# Task objective
Transcribe, exactly as they appear, only the lines from the one holding "Researchers studied the" through the end of the entries below.

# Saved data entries

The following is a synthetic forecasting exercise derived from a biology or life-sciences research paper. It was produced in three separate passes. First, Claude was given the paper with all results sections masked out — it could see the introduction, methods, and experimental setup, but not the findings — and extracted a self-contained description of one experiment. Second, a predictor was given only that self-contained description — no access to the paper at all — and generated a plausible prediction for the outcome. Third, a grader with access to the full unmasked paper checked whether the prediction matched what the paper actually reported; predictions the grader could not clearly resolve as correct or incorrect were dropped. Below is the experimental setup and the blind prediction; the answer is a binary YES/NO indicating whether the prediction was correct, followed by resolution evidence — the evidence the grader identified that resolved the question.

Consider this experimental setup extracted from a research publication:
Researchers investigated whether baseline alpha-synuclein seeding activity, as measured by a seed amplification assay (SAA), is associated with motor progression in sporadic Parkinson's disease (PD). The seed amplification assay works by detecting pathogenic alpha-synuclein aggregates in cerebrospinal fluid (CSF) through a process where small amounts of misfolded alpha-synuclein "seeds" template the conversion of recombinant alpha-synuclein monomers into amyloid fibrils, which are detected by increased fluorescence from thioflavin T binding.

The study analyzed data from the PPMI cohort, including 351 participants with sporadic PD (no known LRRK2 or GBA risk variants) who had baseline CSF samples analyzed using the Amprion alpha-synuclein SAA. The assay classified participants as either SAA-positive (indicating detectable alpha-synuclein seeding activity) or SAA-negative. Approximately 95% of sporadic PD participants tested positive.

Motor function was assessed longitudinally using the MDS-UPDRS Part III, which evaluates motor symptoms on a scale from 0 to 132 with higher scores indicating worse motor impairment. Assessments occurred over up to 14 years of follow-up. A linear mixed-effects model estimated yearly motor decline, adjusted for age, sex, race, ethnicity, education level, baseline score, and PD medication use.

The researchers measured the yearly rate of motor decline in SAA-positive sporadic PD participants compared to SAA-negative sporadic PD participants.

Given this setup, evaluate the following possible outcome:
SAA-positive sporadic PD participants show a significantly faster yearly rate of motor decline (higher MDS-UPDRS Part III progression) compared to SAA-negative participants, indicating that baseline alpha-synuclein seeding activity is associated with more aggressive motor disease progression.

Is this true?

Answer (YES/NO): NO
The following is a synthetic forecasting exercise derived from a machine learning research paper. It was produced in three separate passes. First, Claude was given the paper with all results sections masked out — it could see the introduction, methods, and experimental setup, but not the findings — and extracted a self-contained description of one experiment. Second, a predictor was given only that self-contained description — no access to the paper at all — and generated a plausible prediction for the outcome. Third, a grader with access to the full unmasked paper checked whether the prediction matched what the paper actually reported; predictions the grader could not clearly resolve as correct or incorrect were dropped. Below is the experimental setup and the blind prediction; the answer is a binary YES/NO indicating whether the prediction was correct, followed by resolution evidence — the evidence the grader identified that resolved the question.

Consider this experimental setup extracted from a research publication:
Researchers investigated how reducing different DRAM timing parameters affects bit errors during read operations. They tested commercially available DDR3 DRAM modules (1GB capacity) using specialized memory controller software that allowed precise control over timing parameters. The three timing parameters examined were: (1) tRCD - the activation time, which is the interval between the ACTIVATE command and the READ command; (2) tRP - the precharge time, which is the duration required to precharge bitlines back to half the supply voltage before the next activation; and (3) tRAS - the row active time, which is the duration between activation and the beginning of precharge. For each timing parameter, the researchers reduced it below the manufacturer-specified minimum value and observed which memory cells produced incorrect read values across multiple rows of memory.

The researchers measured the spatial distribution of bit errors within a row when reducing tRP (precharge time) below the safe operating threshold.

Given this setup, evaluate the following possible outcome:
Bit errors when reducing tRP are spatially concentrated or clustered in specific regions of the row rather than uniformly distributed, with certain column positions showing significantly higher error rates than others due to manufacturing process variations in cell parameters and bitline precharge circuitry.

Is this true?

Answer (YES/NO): NO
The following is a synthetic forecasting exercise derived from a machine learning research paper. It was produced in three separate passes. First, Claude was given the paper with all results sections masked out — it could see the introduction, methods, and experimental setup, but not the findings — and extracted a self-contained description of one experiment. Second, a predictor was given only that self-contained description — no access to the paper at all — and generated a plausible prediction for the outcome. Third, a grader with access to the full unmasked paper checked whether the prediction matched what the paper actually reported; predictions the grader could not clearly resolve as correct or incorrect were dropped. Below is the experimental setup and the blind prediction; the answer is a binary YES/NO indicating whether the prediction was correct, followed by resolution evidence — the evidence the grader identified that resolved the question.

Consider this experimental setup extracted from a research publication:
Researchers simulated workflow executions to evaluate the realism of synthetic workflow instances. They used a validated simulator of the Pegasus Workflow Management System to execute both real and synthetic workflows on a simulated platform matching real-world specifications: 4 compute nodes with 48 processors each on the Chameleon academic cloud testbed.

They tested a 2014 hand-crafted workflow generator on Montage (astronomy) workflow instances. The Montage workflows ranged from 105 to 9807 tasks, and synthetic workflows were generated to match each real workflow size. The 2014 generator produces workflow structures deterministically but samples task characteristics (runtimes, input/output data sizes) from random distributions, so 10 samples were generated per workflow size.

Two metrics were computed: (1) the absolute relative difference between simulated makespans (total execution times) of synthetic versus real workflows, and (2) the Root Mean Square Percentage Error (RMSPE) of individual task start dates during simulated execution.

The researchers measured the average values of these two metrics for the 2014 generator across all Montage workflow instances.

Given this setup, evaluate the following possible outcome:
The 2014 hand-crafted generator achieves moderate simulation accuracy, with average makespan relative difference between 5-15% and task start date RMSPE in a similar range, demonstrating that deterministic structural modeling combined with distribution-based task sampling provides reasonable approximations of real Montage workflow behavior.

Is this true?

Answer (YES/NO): NO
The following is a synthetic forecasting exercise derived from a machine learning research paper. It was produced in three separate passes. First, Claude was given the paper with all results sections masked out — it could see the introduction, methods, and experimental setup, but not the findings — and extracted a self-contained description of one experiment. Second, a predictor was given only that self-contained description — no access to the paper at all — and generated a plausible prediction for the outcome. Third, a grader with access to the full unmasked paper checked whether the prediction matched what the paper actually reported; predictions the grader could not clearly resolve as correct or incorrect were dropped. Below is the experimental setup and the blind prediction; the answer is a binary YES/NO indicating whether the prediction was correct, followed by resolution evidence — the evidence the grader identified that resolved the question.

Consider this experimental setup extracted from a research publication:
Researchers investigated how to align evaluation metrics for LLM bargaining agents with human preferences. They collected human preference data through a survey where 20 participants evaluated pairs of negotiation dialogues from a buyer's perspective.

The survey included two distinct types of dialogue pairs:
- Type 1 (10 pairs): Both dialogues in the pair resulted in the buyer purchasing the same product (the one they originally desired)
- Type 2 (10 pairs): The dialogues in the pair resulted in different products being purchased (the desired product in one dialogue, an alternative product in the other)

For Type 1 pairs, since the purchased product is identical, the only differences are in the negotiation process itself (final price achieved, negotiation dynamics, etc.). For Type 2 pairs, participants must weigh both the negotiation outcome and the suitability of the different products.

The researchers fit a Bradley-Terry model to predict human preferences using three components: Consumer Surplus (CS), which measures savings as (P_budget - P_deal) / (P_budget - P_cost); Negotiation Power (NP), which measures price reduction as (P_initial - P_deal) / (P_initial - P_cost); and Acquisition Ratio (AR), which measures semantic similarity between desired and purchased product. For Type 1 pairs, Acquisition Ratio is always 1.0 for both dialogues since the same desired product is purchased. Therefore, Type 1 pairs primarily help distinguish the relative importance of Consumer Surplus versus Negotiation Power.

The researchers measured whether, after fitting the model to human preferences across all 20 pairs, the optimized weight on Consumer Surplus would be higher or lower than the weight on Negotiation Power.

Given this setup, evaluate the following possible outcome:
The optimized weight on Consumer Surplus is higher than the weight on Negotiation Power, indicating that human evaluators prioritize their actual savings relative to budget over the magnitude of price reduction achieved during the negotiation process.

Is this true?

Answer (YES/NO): YES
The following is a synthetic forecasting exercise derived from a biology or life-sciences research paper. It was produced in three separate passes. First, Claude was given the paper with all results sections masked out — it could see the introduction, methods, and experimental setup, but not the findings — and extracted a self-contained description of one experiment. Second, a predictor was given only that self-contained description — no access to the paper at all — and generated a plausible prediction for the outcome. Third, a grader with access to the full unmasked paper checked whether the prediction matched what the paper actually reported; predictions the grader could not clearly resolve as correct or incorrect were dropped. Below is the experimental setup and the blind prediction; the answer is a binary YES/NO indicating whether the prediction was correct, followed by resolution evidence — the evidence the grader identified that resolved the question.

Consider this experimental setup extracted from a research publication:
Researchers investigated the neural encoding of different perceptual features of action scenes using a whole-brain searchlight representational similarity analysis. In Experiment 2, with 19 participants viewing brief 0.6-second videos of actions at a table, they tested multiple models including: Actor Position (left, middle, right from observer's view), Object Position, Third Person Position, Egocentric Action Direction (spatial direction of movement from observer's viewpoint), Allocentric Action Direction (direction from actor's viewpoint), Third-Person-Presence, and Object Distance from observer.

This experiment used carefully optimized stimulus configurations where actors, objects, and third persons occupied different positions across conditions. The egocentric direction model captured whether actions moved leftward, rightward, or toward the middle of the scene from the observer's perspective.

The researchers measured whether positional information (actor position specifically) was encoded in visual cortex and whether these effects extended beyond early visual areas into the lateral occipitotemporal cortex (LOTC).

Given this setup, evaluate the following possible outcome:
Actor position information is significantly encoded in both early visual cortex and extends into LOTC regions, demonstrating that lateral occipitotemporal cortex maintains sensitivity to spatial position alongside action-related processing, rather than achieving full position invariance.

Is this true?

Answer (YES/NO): YES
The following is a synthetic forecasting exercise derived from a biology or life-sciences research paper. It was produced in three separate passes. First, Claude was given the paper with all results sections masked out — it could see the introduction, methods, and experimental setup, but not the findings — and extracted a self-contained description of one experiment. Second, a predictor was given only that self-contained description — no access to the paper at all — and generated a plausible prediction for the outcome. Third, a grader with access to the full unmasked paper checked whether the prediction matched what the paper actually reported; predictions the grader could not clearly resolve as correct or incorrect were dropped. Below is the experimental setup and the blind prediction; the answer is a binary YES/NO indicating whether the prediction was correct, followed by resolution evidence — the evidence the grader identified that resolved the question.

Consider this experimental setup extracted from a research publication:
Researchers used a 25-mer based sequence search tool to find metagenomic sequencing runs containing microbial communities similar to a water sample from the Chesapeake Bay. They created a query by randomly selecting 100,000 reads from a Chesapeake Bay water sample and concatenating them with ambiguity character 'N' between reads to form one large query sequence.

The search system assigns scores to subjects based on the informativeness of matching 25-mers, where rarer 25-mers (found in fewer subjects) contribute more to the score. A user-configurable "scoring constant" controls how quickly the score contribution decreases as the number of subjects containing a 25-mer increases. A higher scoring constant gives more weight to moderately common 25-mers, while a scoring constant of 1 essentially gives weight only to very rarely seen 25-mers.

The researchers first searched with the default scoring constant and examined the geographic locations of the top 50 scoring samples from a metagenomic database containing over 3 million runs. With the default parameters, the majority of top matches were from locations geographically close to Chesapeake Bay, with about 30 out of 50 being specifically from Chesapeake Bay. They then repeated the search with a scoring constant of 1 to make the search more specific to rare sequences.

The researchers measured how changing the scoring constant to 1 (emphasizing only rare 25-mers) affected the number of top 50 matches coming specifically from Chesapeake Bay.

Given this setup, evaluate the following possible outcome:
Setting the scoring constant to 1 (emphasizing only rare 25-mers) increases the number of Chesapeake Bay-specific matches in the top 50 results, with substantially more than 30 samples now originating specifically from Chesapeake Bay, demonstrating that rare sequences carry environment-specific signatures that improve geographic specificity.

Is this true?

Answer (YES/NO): YES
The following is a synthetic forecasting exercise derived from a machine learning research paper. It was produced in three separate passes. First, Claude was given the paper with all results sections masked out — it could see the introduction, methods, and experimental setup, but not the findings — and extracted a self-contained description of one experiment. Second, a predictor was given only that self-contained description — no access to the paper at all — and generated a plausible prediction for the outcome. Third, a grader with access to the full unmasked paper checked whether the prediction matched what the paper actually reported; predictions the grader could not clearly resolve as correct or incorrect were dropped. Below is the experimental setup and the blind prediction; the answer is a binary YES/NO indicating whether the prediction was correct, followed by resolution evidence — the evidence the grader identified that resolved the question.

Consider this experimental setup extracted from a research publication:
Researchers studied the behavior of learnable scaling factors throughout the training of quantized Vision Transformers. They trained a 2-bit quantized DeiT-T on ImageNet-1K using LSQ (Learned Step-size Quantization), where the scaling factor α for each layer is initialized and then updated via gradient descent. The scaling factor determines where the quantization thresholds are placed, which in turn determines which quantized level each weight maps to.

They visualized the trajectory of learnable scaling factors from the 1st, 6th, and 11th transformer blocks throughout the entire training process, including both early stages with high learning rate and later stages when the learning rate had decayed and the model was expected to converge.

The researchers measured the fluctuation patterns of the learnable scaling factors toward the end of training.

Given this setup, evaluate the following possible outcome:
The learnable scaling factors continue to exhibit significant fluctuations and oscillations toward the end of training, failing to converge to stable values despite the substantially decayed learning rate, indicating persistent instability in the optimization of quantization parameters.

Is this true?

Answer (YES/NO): YES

# Solved problem
Researchers studied the behavior of learnable scaling factors throughout the training of quantized Vision Transformers. They trained a 2-bit quantized DeiT-T on ImageNet-1K using LSQ (Learned Step-size Quantization), where the scaling factor α for each layer is initialized and then updated via gradient descent. The scaling factor determines where the quantization thresholds are placed, which in turn determines which quantized level each weight maps to.

They visualized the trajectory of learnable scaling factors from the 1st, 6th, and 11th transformer blocks throughout the entire training process, including both early stages with high learning rate and later stages when the learning rate had decayed and the model was expected to converge.

The researchers measured the fluctuation patterns of the learnable scaling factors toward the end of training.

Given this setup, evaluate the following possible outcome:
The learnable scaling factors continue to exhibit significant fluctuations and oscillations toward the end of training, failing to converge to stable values despite the substantially decayed learning rate, indicating persistent instability in the optimization of quantization parameters.

Is this true?

Answer (YES/NO): YES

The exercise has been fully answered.